The tragic and outsize divas that have long inspired drag queens are also becoming harder to find in the manufactured pop landscape: The Bette Midlers and Whitney Houstons have been replaced by Katy Perry and the Pussycat Dolls. "The sad thing is, the pop stars that were popularly impersonated in my day all had personality," says Lady Bunny. "How are you going to impersonate Rihanna? What is her personality? You don't know, because she's just a product."
Meanwhile, the man in a dress has become a minor staple of family-friendly Hollywood comedies. In the past few years, John Travolta appeared as Edna Turnblad in "Hairspray," and Tyler Perry's turn as the tough-love granny Madea has made him millions. Neither of those performances has anything to with gay or drag culture. At the same time, the rise in prominence of the transgendered character (like Felicity Huffman in "Transamerica" and Katelynn, the male-to-female transsexual from this season of "The Real World") suggests that Americans are becoming more comfortable with the much more radical notion of gender dimorphism. "Drag is a costume," says Lady Bunny. "Transsexualism is still more taboo. It's the costume that can not come off."
It's in this cultural context that Logo launches "RuPaul's Drag Race," a show that aims to recapture drag's glory years -- and doesn't quite pull it off. That's not to say RuPaul and the show's competitors aren't game for the cause. RuPaul manages to be both warm and bitchy in her hosting duties and spouts off some memorable catchphrases ("Prepare to lip-sync for your life," and, more succinctly, "Don't fuck it up"). Its flamboyant characters include Shannel, who shows up on the first day wearing buttless pants, and Tammie Brown, who looks like Lucille Ball on a crack binge. (Another contestant calls Tammie "creepy" when she won't stop winking.)
"Drag Race" aims for high camp, but, unfortunately, with the show's low production values and sloppy execution, it lands somewhere closer to pathos. The prizes are meager (at one point, a contestant wins a basket of chocolates and sparkling wine), and the challenges are astonishingly unimaginative ("Strike a pose and take a picture of yourself"). More tragically, with its haphazard production design and awkward camerawork, the show robs the queens and their performances of all of their glamour. The appeal of drag has always been its over-the-top fabulousness, but there's little that's fabulous about performing on a cheap set under dull lighting in front of Santino from "Project Runway."

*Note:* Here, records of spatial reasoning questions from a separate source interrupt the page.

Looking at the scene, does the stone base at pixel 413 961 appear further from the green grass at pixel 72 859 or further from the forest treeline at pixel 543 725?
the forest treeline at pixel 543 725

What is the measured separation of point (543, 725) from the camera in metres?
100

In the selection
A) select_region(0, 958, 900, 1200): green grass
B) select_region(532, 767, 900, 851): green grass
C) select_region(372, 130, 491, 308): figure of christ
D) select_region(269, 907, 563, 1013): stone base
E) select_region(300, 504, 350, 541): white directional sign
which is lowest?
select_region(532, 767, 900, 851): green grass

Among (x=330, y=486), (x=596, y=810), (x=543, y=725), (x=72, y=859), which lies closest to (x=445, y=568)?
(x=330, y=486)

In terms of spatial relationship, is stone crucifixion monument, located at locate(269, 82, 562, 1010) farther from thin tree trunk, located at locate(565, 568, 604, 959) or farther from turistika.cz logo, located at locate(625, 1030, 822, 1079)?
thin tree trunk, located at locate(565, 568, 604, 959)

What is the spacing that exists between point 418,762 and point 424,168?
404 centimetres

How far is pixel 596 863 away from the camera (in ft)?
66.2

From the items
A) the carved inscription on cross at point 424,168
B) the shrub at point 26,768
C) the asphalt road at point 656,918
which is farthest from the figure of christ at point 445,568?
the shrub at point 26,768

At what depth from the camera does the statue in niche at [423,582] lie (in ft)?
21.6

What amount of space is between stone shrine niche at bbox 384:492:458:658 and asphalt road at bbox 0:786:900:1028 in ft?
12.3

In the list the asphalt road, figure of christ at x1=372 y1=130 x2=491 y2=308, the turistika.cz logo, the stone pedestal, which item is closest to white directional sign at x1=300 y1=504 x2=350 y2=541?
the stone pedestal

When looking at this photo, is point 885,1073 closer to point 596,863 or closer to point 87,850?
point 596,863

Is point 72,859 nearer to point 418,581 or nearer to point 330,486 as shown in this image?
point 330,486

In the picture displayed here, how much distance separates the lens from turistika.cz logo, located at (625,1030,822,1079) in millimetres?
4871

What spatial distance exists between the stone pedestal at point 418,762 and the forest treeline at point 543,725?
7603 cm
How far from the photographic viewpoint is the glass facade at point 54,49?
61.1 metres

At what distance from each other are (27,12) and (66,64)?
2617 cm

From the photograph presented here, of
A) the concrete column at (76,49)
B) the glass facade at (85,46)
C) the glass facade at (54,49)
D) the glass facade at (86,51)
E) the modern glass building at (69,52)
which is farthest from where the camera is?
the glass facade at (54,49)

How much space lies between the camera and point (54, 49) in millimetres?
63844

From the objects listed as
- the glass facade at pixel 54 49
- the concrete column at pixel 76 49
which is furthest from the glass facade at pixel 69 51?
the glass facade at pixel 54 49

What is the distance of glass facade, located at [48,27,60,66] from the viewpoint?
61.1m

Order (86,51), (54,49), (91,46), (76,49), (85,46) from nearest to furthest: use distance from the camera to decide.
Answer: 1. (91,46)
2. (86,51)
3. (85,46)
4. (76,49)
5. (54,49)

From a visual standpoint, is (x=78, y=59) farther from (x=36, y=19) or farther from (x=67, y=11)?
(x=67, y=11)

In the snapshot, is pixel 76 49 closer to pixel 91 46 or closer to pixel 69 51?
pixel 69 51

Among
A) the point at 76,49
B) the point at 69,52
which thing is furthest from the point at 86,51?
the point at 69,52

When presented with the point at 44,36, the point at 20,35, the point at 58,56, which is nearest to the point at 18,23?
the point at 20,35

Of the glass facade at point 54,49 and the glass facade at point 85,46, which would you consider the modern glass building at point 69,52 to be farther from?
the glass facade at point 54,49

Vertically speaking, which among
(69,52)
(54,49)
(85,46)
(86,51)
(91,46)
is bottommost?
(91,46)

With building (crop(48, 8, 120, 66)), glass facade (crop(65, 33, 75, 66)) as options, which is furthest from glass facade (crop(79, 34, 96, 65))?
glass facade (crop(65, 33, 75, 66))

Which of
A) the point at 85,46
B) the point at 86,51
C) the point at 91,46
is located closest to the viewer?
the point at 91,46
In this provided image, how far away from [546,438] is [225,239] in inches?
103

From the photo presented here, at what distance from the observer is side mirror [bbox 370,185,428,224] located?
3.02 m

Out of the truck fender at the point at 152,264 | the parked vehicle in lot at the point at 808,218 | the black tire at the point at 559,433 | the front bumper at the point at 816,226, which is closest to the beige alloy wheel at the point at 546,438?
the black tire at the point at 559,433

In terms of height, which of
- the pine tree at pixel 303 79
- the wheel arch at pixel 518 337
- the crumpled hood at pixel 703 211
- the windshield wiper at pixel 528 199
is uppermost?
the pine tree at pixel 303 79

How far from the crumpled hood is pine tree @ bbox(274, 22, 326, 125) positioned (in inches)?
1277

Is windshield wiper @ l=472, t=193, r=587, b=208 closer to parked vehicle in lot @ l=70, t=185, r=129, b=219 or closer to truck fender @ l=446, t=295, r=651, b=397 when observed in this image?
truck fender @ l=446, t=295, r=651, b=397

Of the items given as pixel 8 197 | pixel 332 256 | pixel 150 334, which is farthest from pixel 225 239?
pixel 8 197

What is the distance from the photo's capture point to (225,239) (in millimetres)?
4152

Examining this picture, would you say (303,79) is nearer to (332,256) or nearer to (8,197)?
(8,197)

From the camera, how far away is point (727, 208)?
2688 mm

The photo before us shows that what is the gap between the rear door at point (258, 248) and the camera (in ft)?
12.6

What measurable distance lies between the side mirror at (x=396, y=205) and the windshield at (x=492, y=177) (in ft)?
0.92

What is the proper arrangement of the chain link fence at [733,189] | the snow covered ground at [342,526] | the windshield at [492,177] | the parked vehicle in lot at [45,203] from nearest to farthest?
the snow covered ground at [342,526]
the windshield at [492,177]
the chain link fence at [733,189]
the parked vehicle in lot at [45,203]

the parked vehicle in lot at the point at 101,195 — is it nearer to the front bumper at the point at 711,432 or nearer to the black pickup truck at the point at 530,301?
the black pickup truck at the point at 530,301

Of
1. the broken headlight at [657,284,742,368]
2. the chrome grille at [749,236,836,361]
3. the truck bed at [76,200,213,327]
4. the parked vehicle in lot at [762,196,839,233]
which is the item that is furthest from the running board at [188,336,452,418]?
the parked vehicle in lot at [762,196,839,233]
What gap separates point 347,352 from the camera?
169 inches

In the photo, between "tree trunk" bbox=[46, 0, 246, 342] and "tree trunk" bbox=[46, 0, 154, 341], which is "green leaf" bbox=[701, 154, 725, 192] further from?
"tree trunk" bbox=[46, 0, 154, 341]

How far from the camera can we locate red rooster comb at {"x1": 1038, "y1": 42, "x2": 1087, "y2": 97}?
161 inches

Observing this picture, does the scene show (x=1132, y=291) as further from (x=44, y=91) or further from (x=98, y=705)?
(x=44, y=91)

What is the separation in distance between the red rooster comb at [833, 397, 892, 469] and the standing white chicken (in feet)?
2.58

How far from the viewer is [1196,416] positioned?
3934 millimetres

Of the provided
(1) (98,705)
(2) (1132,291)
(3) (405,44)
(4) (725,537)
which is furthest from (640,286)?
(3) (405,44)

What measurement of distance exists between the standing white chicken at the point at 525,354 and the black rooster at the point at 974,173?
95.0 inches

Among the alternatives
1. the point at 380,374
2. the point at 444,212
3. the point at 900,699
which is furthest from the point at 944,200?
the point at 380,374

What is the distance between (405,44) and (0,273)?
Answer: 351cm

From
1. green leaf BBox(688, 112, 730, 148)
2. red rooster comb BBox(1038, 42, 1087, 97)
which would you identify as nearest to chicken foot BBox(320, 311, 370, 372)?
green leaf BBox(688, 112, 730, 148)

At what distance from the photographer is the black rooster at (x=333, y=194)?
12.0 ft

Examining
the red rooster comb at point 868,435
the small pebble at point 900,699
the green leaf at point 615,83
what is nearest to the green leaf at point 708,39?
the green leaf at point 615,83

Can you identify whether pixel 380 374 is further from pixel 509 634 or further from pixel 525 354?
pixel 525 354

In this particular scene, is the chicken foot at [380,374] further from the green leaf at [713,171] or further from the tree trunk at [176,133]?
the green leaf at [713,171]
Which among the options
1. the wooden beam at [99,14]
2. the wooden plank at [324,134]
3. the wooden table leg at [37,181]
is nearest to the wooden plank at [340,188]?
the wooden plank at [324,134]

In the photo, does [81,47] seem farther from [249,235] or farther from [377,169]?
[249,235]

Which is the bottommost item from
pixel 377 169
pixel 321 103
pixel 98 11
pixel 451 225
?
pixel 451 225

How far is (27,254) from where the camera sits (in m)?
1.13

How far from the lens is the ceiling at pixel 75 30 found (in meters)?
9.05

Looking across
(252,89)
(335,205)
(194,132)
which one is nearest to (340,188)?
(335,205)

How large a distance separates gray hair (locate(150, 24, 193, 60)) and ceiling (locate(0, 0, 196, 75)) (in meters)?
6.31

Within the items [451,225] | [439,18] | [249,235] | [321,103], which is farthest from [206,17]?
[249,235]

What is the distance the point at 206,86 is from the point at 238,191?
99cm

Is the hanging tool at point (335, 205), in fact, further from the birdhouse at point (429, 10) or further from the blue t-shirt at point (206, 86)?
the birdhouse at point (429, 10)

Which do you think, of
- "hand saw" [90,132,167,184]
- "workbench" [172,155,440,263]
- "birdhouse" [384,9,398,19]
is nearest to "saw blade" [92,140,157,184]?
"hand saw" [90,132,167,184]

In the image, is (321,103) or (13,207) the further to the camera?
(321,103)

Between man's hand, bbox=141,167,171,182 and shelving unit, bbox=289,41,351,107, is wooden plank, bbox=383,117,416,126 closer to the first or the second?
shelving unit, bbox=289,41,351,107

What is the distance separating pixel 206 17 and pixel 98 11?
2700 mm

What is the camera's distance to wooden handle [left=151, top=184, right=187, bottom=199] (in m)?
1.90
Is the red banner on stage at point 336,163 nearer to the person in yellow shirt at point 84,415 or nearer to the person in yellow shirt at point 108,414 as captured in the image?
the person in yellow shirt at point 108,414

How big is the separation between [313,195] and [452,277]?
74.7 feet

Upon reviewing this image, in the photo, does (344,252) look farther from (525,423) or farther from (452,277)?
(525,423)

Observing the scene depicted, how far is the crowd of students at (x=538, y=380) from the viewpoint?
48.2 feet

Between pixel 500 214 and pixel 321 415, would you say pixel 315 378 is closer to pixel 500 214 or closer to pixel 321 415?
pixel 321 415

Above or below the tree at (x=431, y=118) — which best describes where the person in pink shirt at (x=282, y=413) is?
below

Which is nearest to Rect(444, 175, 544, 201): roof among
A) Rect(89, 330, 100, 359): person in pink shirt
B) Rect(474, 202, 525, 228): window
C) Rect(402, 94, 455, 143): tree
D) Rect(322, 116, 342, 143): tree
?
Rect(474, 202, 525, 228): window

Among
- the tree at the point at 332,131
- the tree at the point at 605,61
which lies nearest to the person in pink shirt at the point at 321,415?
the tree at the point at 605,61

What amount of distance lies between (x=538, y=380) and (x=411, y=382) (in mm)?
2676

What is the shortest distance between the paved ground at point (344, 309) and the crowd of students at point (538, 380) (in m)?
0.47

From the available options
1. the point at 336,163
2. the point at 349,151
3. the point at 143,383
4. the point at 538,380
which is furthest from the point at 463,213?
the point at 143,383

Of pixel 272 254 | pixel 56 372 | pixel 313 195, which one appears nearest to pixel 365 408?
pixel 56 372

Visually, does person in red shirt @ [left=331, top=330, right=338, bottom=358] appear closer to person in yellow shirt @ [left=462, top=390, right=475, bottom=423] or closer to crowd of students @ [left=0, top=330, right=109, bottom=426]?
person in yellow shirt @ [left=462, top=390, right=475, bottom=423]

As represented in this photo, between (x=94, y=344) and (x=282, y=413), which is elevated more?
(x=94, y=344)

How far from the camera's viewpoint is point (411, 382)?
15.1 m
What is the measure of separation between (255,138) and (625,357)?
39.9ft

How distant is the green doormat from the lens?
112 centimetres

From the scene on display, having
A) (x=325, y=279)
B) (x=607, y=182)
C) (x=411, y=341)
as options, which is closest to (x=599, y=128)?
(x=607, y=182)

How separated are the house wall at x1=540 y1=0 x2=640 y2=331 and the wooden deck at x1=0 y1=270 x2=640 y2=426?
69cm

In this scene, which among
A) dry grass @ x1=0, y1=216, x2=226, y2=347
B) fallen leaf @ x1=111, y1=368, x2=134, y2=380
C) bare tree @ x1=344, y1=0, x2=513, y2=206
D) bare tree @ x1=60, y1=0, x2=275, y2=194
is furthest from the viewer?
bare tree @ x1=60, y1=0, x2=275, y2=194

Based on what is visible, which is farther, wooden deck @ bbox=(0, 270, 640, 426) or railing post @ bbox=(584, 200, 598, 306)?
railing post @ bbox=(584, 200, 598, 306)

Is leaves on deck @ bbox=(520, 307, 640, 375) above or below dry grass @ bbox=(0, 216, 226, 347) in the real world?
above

That's not to say drag is dead. There will always be an audience, albeit likely a small one, for female impersonation. Underground balls and pageants continue to play a large part of African-American gay urban culture (as documented in "Paris Is Burning"). While Eason has noticed a decline in pageant interest in some parts of the country, there's been an upswing in conservative states like Missouri, Louisiana and Texas, and everybody I spoke with acknowledged that, while mainstream gay culture may have changed, pop culture works in cycles: You never know when things will come back in style.
If a drag queen is to emerge as the next RuPaul, however, she'll have to reinvent drag for the sensibilities of a generation that thinks it's seen it all. She'll have to make us want to turn off our computers, put on an outfit and head to the clubs. So whatever she does, it's going to have to be pretty damn fabulous.